The great thing about Best Ball is that the draft means everything! Once you draft a team, you’re just a fan like everyone else. If your team turns out to be a dud, it’s a long season because you won’t have the luxury of trades and roster moves to salvage things.

2023 NFL Best Ball: 12-team strategy

The preferred strategy in Best Ball is to stack your roster with teammates. If you’re going to draft Aaron Rodgers, you want to be in a position to grab Garrett Wilson and maybe Mecole Hardman as well. If Rodgers tosses for 400 yards and three touchdowns, there’s a very good chance that Wilson and Hardman are going to get in on some of that action.

Some basic notes everyone should know:

— Pay attention to the bye weeks.
— With no trades or wire pickups, you need depth and balance.
— Save the risky picks for later in the draft.

There are some significant differences between strategizing for a 12-team league as compared to a 10-team league. The DraftKings format doesn’t change — it’s 20 players under a PPR scoring system. But whereas in a 10-team league, there’s a good chance everyone walks away with a top QB, RB and WR, those chances are slightly less in a 12-team league.

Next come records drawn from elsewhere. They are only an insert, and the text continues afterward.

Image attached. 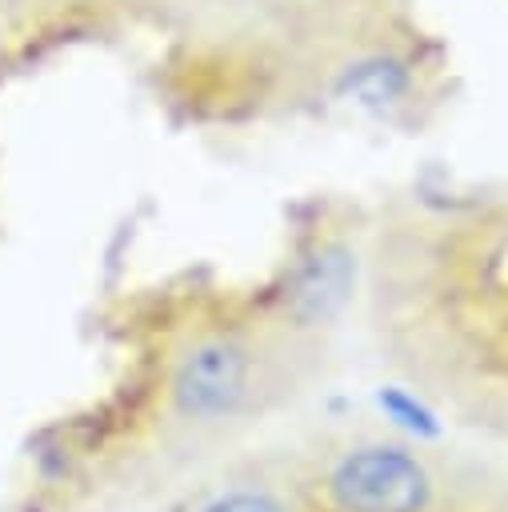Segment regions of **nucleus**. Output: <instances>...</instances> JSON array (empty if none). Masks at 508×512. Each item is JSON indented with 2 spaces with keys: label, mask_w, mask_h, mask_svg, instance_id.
<instances>
[{
  "label": "nucleus",
  "mask_w": 508,
  "mask_h": 512,
  "mask_svg": "<svg viewBox=\"0 0 508 512\" xmlns=\"http://www.w3.org/2000/svg\"><path fill=\"white\" fill-rule=\"evenodd\" d=\"M160 108L200 128L364 116L420 128L452 88V56L416 0H292L264 24L160 44Z\"/></svg>",
  "instance_id": "1"
},
{
  "label": "nucleus",
  "mask_w": 508,
  "mask_h": 512,
  "mask_svg": "<svg viewBox=\"0 0 508 512\" xmlns=\"http://www.w3.org/2000/svg\"><path fill=\"white\" fill-rule=\"evenodd\" d=\"M328 360V340L284 316L260 288L184 292L160 308L140 420L160 464L236 448L284 412Z\"/></svg>",
  "instance_id": "2"
},
{
  "label": "nucleus",
  "mask_w": 508,
  "mask_h": 512,
  "mask_svg": "<svg viewBox=\"0 0 508 512\" xmlns=\"http://www.w3.org/2000/svg\"><path fill=\"white\" fill-rule=\"evenodd\" d=\"M288 452L320 512H508L500 468L396 428H328Z\"/></svg>",
  "instance_id": "3"
},
{
  "label": "nucleus",
  "mask_w": 508,
  "mask_h": 512,
  "mask_svg": "<svg viewBox=\"0 0 508 512\" xmlns=\"http://www.w3.org/2000/svg\"><path fill=\"white\" fill-rule=\"evenodd\" d=\"M164 512H320L292 452H248L192 480Z\"/></svg>",
  "instance_id": "4"
},
{
  "label": "nucleus",
  "mask_w": 508,
  "mask_h": 512,
  "mask_svg": "<svg viewBox=\"0 0 508 512\" xmlns=\"http://www.w3.org/2000/svg\"><path fill=\"white\" fill-rule=\"evenodd\" d=\"M124 32H152L160 44H200L240 36L292 0H100Z\"/></svg>",
  "instance_id": "5"
}]
</instances>
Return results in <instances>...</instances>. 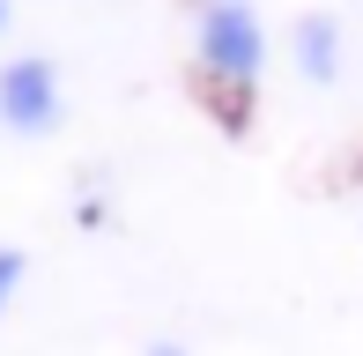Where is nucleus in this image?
I'll return each instance as SVG.
<instances>
[{
    "mask_svg": "<svg viewBox=\"0 0 363 356\" xmlns=\"http://www.w3.org/2000/svg\"><path fill=\"white\" fill-rule=\"evenodd\" d=\"M186 60H193L201 111L223 134H245L259 111V89H267V67H274V30L259 15V0H193Z\"/></svg>",
    "mask_w": 363,
    "mask_h": 356,
    "instance_id": "nucleus-1",
    "label": "nucleus"
},
{
    "mask_svg": "<svg viewBox=\"0 0 363 356\" xmlns=\"http://www.w3.org/2000/svg\"><path fill=\"white\" fill-rule=\"evenodd\" d=\"M60 119H67V74H60V60H45V52L0 60V126L15 141H45V134H60Z\"/></svg>",
    "mask_w": 363,
    "mask_h": 356,
    "instance_id": "nucleus-2",
    "label": "nucleus"
},
{
    "mask_svg": "<svg viewBox=\"0 0 363 356\" xmlns=\"http://www.w3.org/2000/svg\"><path fill=\"white\" fill-rule=\"evenodd\" d=\"M282 52H289V67L304 74L311 89H334L341 74H349V45H341V23L326 8H304L296 23L282 30Z\"/></svg>",
    "mask_w": 363,
    "mask_h": 356,
    "instance_id": "nucleus-3",
    "label": "nucleus"
},
{
    "mask_svg": "<svg viewBox=\"0 0 363 356\" xmlns=\"http://www.w3.org/2000/svg\"><path fill=\"white\" fill-rule=\"evenodd\" d=\"M23 274H30V252L0 238V319H8V312H15V297H23Z\"/></svg>",
    "mask_w": 363,
    "mask_h": 356,
    "instance_id": "nucleus-4",
    "label": "nucleus"
},
{
    "mask_svg": "<svg viewBox=\"0 0 363 356\" xmlns=\"http://www.w3.org/2000/svg\"><path fill=\"white\" fill-rule=\"evenodd\" d=\"M74 230H111V193L104 186H82L74 193Z\"/></svg>",
    "mask_w": 363,
    "mask_h": 356,
    "instance_id": "nucleus-5",
    "label": "nucleus"
},
{
    "mask_svg": "<svg viewBox=\"0 0 363 356\" xmlns=\"http://www.w3.org/2000/svg\"><path fill=\"white\" fill-rule=\"evenodd\" d=\"M141 356H193V342H178V334H156V342H141Z\"/></svg>",
    "mask_w": 363,
    "mask_h": 356,
    "instance_id": "nucleus-6",
    "label": "nucleus"
},
{
    "mask_svg": "<svg viewBox=\"0 0 363 356\" xmlns=\"http://www.w3.org/2000/svg\"><path fill=\"white\" fill-rule=\"evenodd\" d=\"M8 23H15V0H0V38H8Z\"/></svg>",
    "mask_w": 363,
    "mask_h": 356,
    "instance_id": "nucleus-7",
    "label": "nucleus"
}]
</instances>
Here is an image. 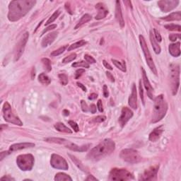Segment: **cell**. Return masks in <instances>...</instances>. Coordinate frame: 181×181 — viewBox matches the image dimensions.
I'll list each match as a JSON object with an SVG mask.
<instances>
[{
	"instance_id": "1",
	"label": "cell",
	"mask_w": 181,
	"mask_h": 181,
	"mask_svg": "<svg viewBox=\"0 0 181 181\" xmlns=\"http://www.w3.org/2000/svg\"><path fill=\"white\" fill-rule=\"evenodd\" d=\"M35 4L36 1L33 0L11 1L9 5V20L11 22L20 20L31 11Z\"/></svg>"
},
{
	"instance_id": "11",
	"label": "cell",
	"mask_w": 181,
	"mask_h": 181,
	"mask_svg": "<svg viewBox=\"0 0 181 181\" xmlns=\"http://www.w3.org/2000/svg\"><path fill=\"white\" fill-rule=\"evenodd\" d=\"M29 38V33L28 32H26L23 34L22 38H21L20 41L18 42V43L17 44L16 50H15V54H14V61L16 62L20 59L21 55H23L24 49H25L26 45L28 40Z\"/></svg>"
},
{
	"instance_id": "17",
	"label": "cell",
	"mask_w": 181,
	"mask_h": 181,
	"mask_svg": "<svg viewBox=\"0 0 181 181\" xmlns=\"http://www.w3.org/2000/svg\"><path fill=\"white\" fill-rule=\"evenodd\" d=\"M58 35V32L57 31H54L48 34L43 39L42 43H41V45L43 48H46L48 46H49L50 45H51L53 42L55 41V40L56 39V38Z\"/></svg>"
},
{
	"instance_id": "2",
	"label": "cell",
	"mask_w": 181,
	"mask_h": 181,
	"mask_svg": "<svg viewBox=\"0 0 181 181\" xmlns=\"http://www.w3.org/2000/svg\"><path fill=\"white\" fill-rule=\"evenodd\" d=\"M115 149V142L110 139H106L91 150L87 155V158L91 161H99L111 154Z\"/></svg>"
},
{
	"instance_id": "56",
	"label": "cell",
	"mask_w": 181,
	"mask_h": 181,
	"mask_svg": "<svg viewBox=\"0 0 181 181\" xmlns=\"http://www.w3.org/2000/svg\"><path fill=\"white\" fill-rule=\"evenodd\" d=\"M86 180L87 181H95V180H99L96 177H95L94 175H88V177L86 178Z\"/></svg>"
},
{
	"instance_id": "9",
	"label": "cell",
	"mask_w": 181,
	"mask_h": 181,
	"mask_svg": "<svg viewBox=\"0 0 181 181\" xmlns=\"http://www.w3.org/2000/svg\"><path fill=\"white\" fill-rule=\"evenodd\" d=\"M120 158L123 161L129 163H137L142 161V157L137 150L133 149H125L122 150L120 154Z\"/></svg>"
},
{
	"instance_id": "7",
	"label": "cell",
	"mask_w": 181,
	"mask_h": 181,
	"mask_svg": "<svg viewBox=\"0 0 181 181\" xmlns=\"http://www.w3.org/2000/svg\"><path fill=\"white\" fill-rule=\"evenodd\" d=\"M139 43H140L141 48H142L143 53H144V57H145L146 64H147V65L149 66L151 71L155 75H157V70H156V67L155 66L154 60L152 59V57H151V53H150L149 48H148L145 38H144V36L140 35L139 36Z\"/></svg>"
},
{
	"instance_id": "47",
	"label": "cell",
	"mask_w": 181,
	"mask_h": 181,
	"mask_svg": "<svg viewBox=\"0 0 181 181\" xmlns=\"http://www.w3.org/2000/svg\"><path fill=\"white\" fill-rule=\"evenodd\" d=\"M85 72V70H83V69H79V70H77L75 72V78L76 79H79V77L82 76L83 74Z\"/></svg>"
},
{
	"instance_id": "19",
	"label": "cell",
	"mask_w": 181,
	"mask_h": 181,
	"mask_svg": "<svg viewBox=\"0 0 181 181\" xmlns=\"http://www.w3.org/2000/svg\"><path fill=\"white\" fill-rule=\"evenodd\" d=\"M163 125H161V126L156 127L155 128L152 132H151L149 136V139L151 142H155L159 139L160 137H161V134L163 133Z\"/></svg>"
},
{
	"instance_id": "3",
	"label": "cell",
	"mask_w": 181,
	"mask_h": 181,
	"mask_svg": "<svg viewBox=\"0 0 181 181\" xmlns=\"http://www.w3.org/2000/svg\"><path fill=\"white\" fill-rule=\"evenodd\" d=\"M168 110V104L163 95H159L154 99V111H153L151 122L156 123L161 121L165 117Z\"/></svg>"
},
{
	"instance_id": "55",
	"label": "cell",
	"mask_w": 181,
	"mask_h": 181,
	"mask_svg": "<svg viewBox=\"0 0 181 181\" xmlns=\"http://www.w3.org/2000/svg\"><path fill=\"white\" fill-rule=\"evenodd\" d=\"M106 76H107V77H108V78L112 82H115L114 77H113V75H112V74L110 73V72H106Z\"/></svg>"
},
{
	"instance_id": "44",
	"label": "cell",
	"mask_w": 181,
	"mask_h": 181,
	"mask_svg": "<svg viewBox=\"0 0 181 181\" xmlns=\"http://www.w3.org/2000/svg\"><path fill=\"white\" fill-rule=\"evenodd\" d=\"M139 94H140V98L142 99V103L144 105V91H143V88L142 86V82L141 81L139 82Z\"/></svg>"
},
{
	"instance_id": "16",
	"label": "cell",
	"mask_w": 181,
	"mask_h": 181,
	"mask_svg": "<svg viewBox=\"0 0 181 181\" xmlns=\"http://www.w3.org/2000/svg\"><path fill=\"white\" fill-rule=\"evenodd\" d=\"M137 87L134 84H132V92L129 97L128 104L132 109H137Z\"/></svg>"
},
{
	"instance_id": "50",
	"label": "cell",
	"mask_w": 181,
	"mask_h": 181,
	"mask_svg": "<svg viewBox=\"0 0 181 181\" xmlns=\"http://www.w3.org/2000/svg\"><path fill=\"white\" fill-rule=\"evenodd\" d=\"M103 96H104L105 98H108V96H109V92H108V87H107L106 85L103 86Z\"/></svg>"
},
{
	"instance_id": "51",
	"label": "cell",
	"mask_w": 181,
	"mask_h": 181,
	"mask_svg": "<svg viewBox=\"0 0 181 181\" xmlns=\"http://www.w3.org/2000/svg\"><path fill=\"white\" fill-rule=\"evenodd\" d=\"M1 181H11V180H15L14 178L11 177L9 175H4V177H1Z\"/></svg>"
},
{
	"instance_id": "5",
	"label": "cell",
	"mask_w": 181,
	"mask_h": 181,
	"mask_svg": "<svg viewBox=\"0 0 181 181\" xmlns=\"http://www.w3.org/2000/svg\"><path fill=\"white\" fill-rule=\"evenodd\" d=\"M2 113L5 121L13 124V125H18V126L23 125V122L17 115H15V113L13 112V110H12L11 106L8 102L4 103L2 108Z\"/></svg>"
},
{
	"instance_id": "35",
	"label": "cell",
	"mask_w": 181,
	"mask_h": 181,
	"mask_svg": "<svg viewBox=\"0 0 181 181\" xmlns=\"http://www.w3.org/2000/svg\"><path fill=\"white\" fill-rule=\"evenodd\" d=\"M167 30L171 31H178L180 32L181 26L180 25H175V24H168L164 26Z\"/></svg>"
},
{
	"instance_id": "40",
	"label": "cell",
	"mask_w": 181,
	"mask_h": 181,
	"mask_svg": "<svg viewBox=\"0 0 181 181\" xmlns=\"http://www.w3.org/2000/svg\"><path fill=\"white\" fill-rule=\"evenodd\" d=\"M58 77H59L60 83L63 86H66L68 84V77H67L66 75H65V74H60Z\"/></svg>"
},
{
	"instance_id": "57",
	"label": "cell",
	"mask_w": 181,
	"mask_h": 181,
	"mask_svg": "<svg viewBox=\"0 0 181 181\" xmlns=\"http://www.w3.org/2000/svg\"><path fill=\"white\" fill-rule=\"evenodd\" d=\"M90 110H91V113H93V114L96 113V106H95L94 104H91V106H90Z\"/></svg>"
},
{
	"instance_id": "37",
	"label": "cell",
	"mask_w": 181,
	"mask_h": 181,
	"mask_svg": "<svg viewBox=\"0 0 181 181\" xmlns=\"http://www.w3.org/2000/svg\"><path fill=\"white\" fill-rule=\"evenodd\" d=\"M73 67H84V68H89V64L87 62L81 61L77 62H74L72 65Z\"/></svg>"
},
{
	"instance_id": "33",
	"label": "cell",
	"mask_w": 181,
	"mask_h": 181,
	"mask_svg": "<svg viewBox=\"0 0 181 181\" xmlns=\"http://www.w3.org/2000/svg\"><path fill=\"white\" fill-rule=\"evenodd\" d=\"M41 62H42L43 65L45 70L47 72H50L52 70V65L50 60L48 59V58H43V59L41 60Z\"/></svg>"
},
{
	"instance_id": "31",
	"label": "cell",
	"mask_w": 181,
	"mask_h": 181,
	"mask_svg": "<svg viewBox=\"0 0 181 181\" xmlns=\"http://www.w3.org/2000/svg\"><path fill=\"white\" fill-rule=\"evenodd\" d=\"M112 62H113V63L114 64L115 66L117 68H118L119 70H121L122 72H126L127 69H126V65H125V61H123L122 62H120L118 61V60L112 59Z\"/></svg>"
},
{
	"instance_id": "48",
	"label": "cell",
	"mask_w": 181,
	"mask_h": 181,
	"mask_svg": "<svg viewBox=\"0 0 181 181\" xmlns=\"http://www.w3.org/2000/svg\"><path fill=\"white\" fill-rule=\"evenodd\" d=\"M177 38H178V39L180 38V34H170V35H169L170 40H171L172 42H174V41H175Z\"/></svg>"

The best pre-draft strategy is to have a pre-draft strategy. This draft is your only chance to put this team together, so you have to decide if you want an elite QB and a top wide receiver or if you’re going to draft a running back in the first round no matter what or if you’re going to load up on wide receivers early and try to get lucky with a top 15-ish quarterback later. Concede the fact that it’s likely you’ll only get proven elite players at two of the three positions.

Running backs will be at a premium but don’t reach. If you’re drafting 11th and eight of the first 10 players selected are running backs, you’ll probably be better stacking a QB/WR combination and conceding that you’ll have to find a mid-range running back.

In a 12-team league, you should be strong at one position and the easiest position to do that with is wide receiver. If you aren’t going to be part of the run-on running backs or quarterbacks, try to get as many wide receivers in the top 50 as you can. The NFL is a passing league and the better wide receivers are going to be posting consistent big numbers all season.

You also might want to do more research on rookies, especially the ones drafted outside of the first round. Are there some third or fourth-round skill players that are likely to start? There’s a good chance you can get them later in the draft and they will pay dividends in the second half of the season.

In a 12-team league, you might have to go for upside a little earlier. Maybe you’re high on a couple of younger tight ends that you can put on the roster later in the draft. That will allow you to allocate more resources to the areas where you want proven performers.